- **PROBLEM TO SOLVE**: Return every record below exactly.
┏━━
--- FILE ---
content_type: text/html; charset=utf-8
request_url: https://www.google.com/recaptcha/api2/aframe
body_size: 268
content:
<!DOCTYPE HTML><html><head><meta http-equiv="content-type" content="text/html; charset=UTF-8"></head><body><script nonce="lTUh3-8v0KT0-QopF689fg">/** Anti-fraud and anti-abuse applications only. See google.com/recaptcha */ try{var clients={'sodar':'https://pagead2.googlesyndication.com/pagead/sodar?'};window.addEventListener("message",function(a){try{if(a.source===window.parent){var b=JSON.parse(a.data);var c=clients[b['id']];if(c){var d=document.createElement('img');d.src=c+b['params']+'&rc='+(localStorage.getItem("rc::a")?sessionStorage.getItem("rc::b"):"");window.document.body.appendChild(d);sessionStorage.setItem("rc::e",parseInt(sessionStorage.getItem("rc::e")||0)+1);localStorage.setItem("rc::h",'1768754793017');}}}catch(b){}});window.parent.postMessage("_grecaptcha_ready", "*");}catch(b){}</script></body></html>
┗━━
- **RESPONSE TO THIS EXERCISE**:
--- FILE ---
content_type: text/html; charset=utf-8
request_url: https://www.google.com/recaptcha/api2/aframe
body_size: 268
content:
<!DOCTYPE HTML><html><head><meta http-equiv="content-type" content="text/html; charset=UTF-8"></head><body><script nonce="lTUh3-8v0KT0-QopF689fg">/** Anti-fraud and anti-abuse applications only. See google.com/recaptcha */ try{var clients={'sodar':'https://pagead2.googlesyndication.com/pagead/sodar?'};window.addEventListener("message",function(a){try{if(a.source===window.parent){var b=JSON.parse(a.data);var c=clients[b['id']];if(c){var d=document.createElement('img');d.src=c+b['params']+'&rc='+(localStorage.getItem("rc::a")?sessionStorage.getItem("rc::b"):"");window.document.body.appendChild(d);sessionStorage.setItem("rc::e",parseInt(sessionStorage.getItem("rc::e")||0)+1);localStorage.setItem("rc::h",'1768754793017');}}}catch(b){}});window.parent.postMessage("_grecaptcha_ready", "*");}catch(b){}</script></body></html>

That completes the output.